Tarefas a realizar:
1 – Reproduza fielmente o trecho do texto sobre o orçamento das juventudes que começa com as palavras "É fundamental que" e termina com "com as juventudes.".
2 – Responda às perguntas abaixo com base no texto sobre o orçamento das juventudes.
(a) Em quais âmbitos o poder público deve garantir à sociedade civil espaços de participação no processo orçamentário?
(b) De que maneira o processo orçamentário precisa ser pensado para as juventudes?
(c) Que grupos a proposição sugere formar nos conselhos de juventude?
3 – Dê continuidade ao texto sobre o orçamento das juventudes a partir do ponto em que ele termina.

Trecho do texto:
********************
É fundamental que o poder público garanta à sociedade civil espaços de participação efetiva no processo orçamentário em âmbitos nacional, estadual e municipal, considerando-se a elaboração dos Planos Plurianuais, sua revisão, execução e avaliação. É preciso ainda que este processo seja pensado de maneira mais atraente, didática e desburocratizada para as juventudes. Por fim, para a efetivação dos direitos juvenis torna-se fundamental que haja a ampliação de recursos destinados às PPJ, sendo  condição essencial para isso que o orçamento público pensado para e com as juventudes.

 

Proposições

  • Formação de Grupos de Trabalho nos conselhos de juventude com foco na construção de parâmetros para constituição do Orçamento das Juventudes e no acompanhamento da execução orçamentária, incluindo a construção de indicadores de execução de metas físicas a serem acrescidos na legislação orçamentária.
********************
Bloco de dados:
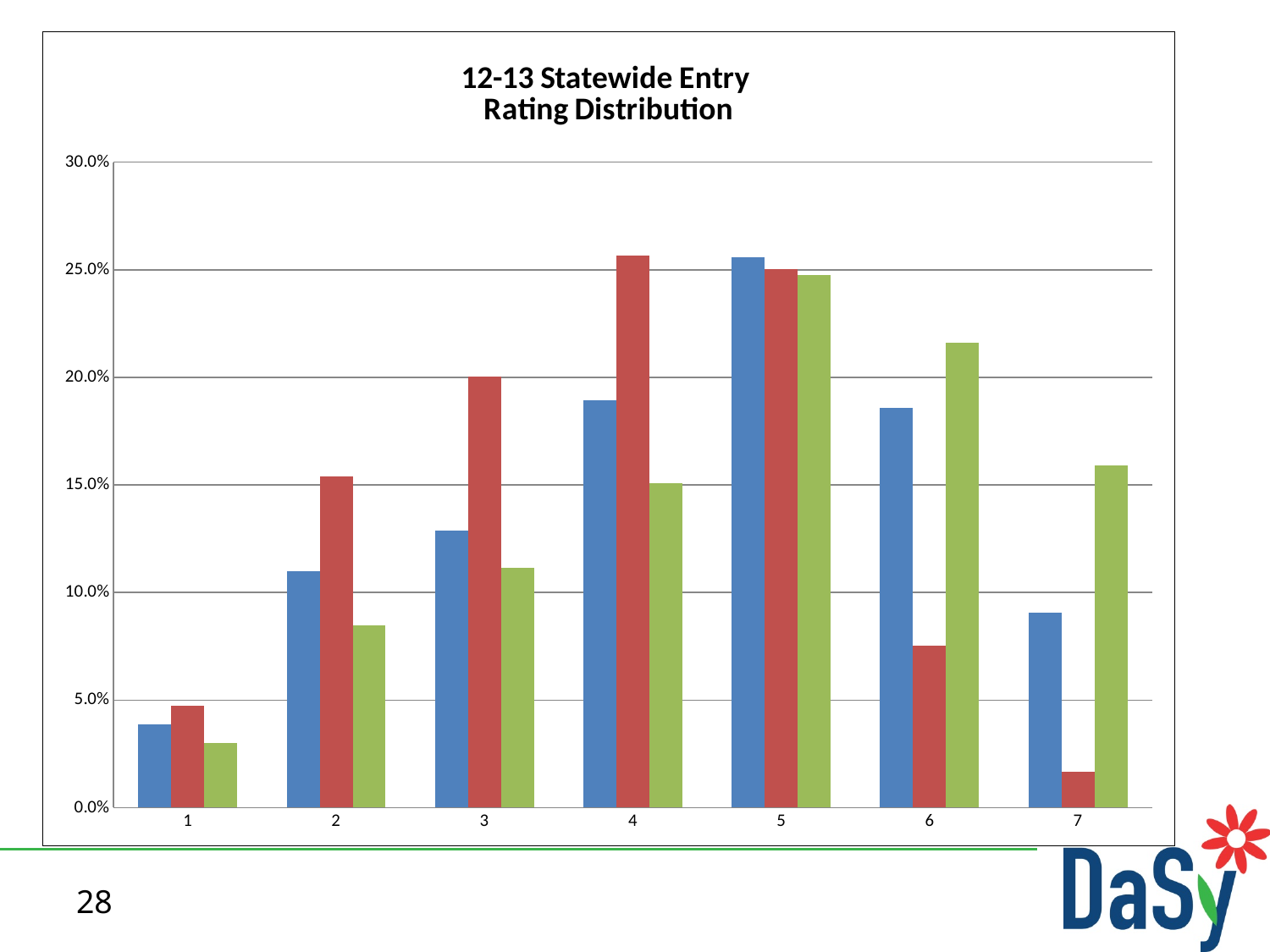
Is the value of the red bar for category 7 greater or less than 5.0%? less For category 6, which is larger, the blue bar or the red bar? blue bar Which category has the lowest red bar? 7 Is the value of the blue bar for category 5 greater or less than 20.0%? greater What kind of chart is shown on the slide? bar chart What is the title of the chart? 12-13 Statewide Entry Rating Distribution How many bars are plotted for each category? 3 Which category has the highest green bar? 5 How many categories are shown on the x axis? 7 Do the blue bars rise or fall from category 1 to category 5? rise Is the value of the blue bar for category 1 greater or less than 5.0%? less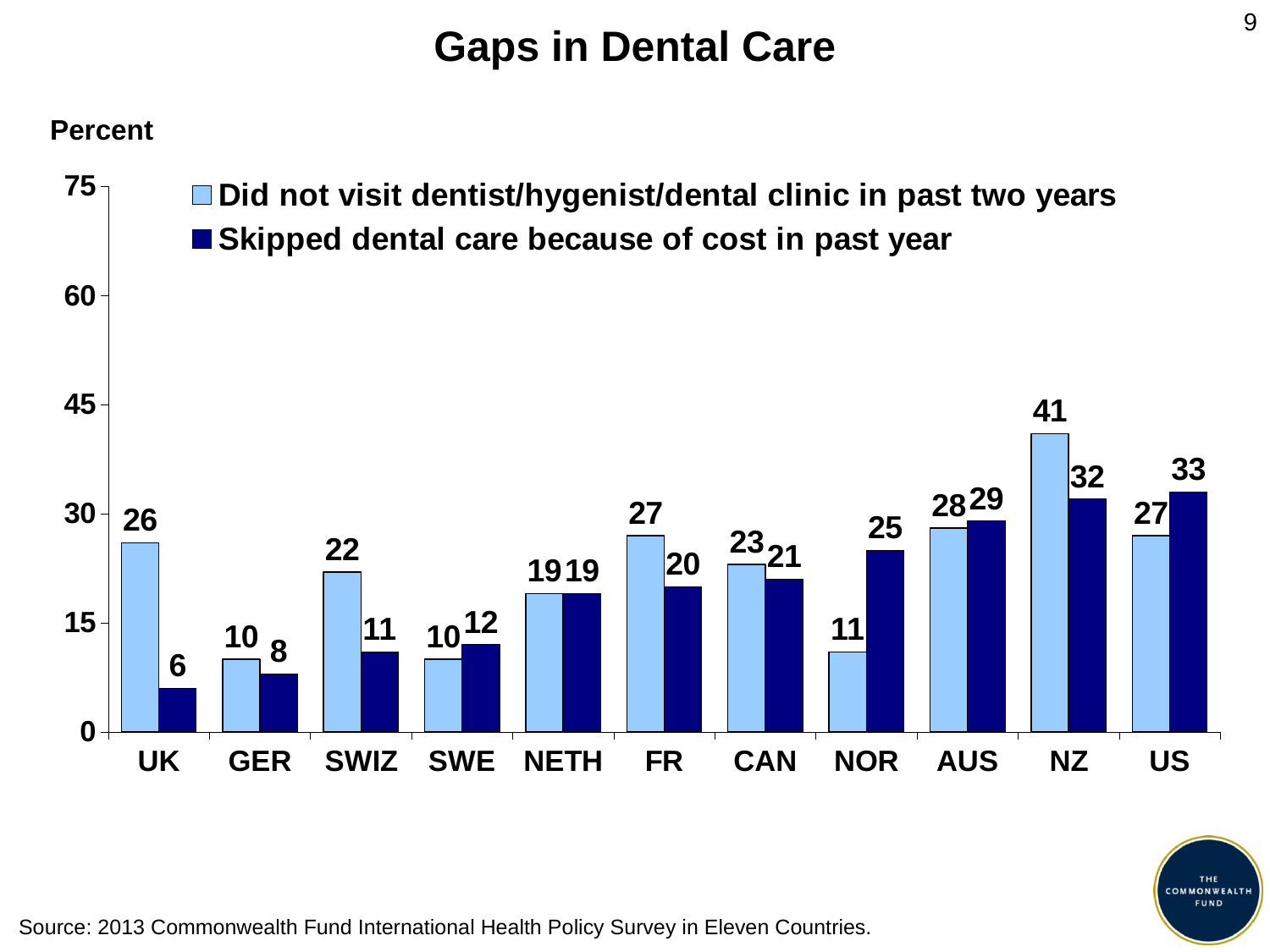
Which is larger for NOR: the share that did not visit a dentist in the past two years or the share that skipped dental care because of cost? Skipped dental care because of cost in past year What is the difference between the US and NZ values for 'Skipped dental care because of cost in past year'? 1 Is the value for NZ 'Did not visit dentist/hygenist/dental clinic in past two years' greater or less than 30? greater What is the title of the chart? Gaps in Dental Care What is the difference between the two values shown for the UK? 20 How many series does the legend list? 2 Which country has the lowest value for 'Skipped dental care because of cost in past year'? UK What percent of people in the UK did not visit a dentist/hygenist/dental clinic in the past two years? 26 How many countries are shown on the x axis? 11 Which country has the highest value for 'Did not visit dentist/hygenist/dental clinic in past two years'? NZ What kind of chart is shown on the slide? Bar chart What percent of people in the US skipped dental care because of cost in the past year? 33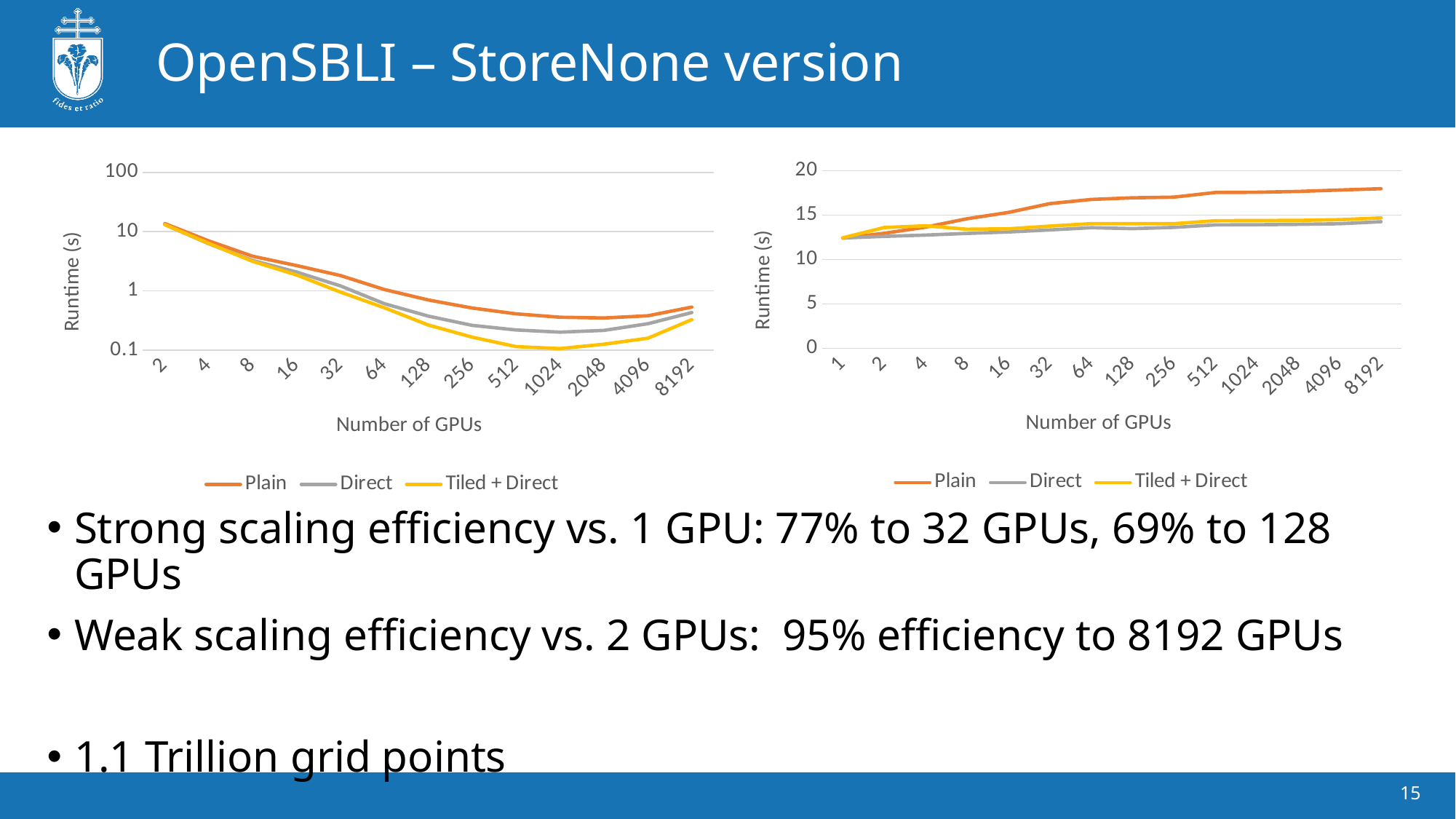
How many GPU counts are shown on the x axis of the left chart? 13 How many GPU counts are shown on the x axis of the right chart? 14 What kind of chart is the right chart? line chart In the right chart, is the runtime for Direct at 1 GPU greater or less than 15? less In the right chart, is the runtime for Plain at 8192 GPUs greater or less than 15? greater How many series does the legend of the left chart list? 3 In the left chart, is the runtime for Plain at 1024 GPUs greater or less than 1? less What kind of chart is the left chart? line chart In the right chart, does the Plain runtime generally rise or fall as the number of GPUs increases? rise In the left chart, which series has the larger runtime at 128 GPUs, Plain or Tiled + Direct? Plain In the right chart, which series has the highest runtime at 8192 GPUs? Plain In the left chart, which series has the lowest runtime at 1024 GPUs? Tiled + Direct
********************
Respostas por tarefa:
1 –
É fundamental que o poder público garanta à sociedade civil espaços de participação efetiva no processo orçamentário em âmbitos nacional, estadual e municipal, considerando-se a elaboração dos Planos Plurianuais, sua revisão, execução e avaliação. É preciso ainda que este processo seja pensado de maneira mais atraente, didática e desburocratizada para as juventudes. Por fim, para a efetivação dos direitos juvenis torna-se fundamental que haja a ampliação de recursos destinados às PPJ, sendo  condição essencial para isso que o orçamento público pensado para e com as juventudes.

2 –
(a) Nos âmbitos nacional, estadual e municipal.
(b) De maneira mais atraente, didática e desburocratizada.
(c) Grupos de Trabalho.

3 –
  • Inclusão no Plano Plurianual de Ação Governamental (PPAG), na Lei de Diretrizes Orçamentárias (LDO) e na Lei Orçamentária Anual (LOA) de um código classificador que identifique os programas e ações destinados exclusivamente à população jovem.
  • Assegurar que as deliberações das conferências e dos conselhos de juventude estejam refletidas no planejamento do orçamento público.
  • Publicação na Lei Orçamentária Anual de um Quadro Demonstrativo de Despesas (QDD) relativo às políticas públicas relacionadas às juventudes.
  • Realização de audiências públicas específicas para a juventude, no âmbito do Legislativo e do Executivo, nos momentos de elaboração e prestação de contas do Orçamento Público.
  • Criação de áreas específicas nos Portais da Transparência para publicação de informações, estudos e prestação de contas relacionadas às Políticas Públicas de Juventude.
  • Inclusão e ampliação, no planejamento orçamentário plurianual e anual, de políticas públicas de enfrentamento à violência contra as juventudes como eixo estruturador e prioritário dos programas voltadas aos jovens nas áreas de Educação, Saúde, Assistência Social, Direitos Humanos e Segurança Pública.
  • Implementação, em caráter prioritário, do que estabelece o art. 24 do Estatuto da Juventude, assegurando a destinação orçamentária de recursos financeiros para o fomento de projetos culturais voltados às/aos jovens e por eles/as produzidos.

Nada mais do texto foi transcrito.